[Detection material]
(begin)

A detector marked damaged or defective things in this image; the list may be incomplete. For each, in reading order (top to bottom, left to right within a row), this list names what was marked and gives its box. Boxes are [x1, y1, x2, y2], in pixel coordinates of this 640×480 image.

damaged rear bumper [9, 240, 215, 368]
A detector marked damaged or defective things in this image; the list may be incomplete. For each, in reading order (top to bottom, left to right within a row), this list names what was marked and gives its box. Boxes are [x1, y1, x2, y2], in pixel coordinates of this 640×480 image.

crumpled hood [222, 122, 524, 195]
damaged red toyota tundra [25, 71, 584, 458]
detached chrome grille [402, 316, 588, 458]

(end)

_The task:_
Please render every line of the material above as a JSON list of strings, one string per line, with blank lines left out.

_The result:_
[
  "A detector marked damaged or defective things in this image; the list may be incomplete. For each, in reading order (top to bottom, left to right within a row), this list names what was marked and gives its box. Boxes are [x1, y1, x2, y2], in pixel coordinates of this 640×480 image.",
  "damaged rear bumper [9, 240, 215, 368]",
  "A detector marked damaged or defective things in this image; the list may be incomplete. For each, in reading order (top to bottom, left to right within a row), this list names what was marked and gives its box. Boxes are [x1, y1, x2, y2], in pixel coordinates of this 640×480 image.",
  "crumpled hood [222, 122, 524, 195]",
  "damaged red toyota tundra [25, 71, 584, 458]",
  "detached chrome grille [402, 316, 588, 458]"
]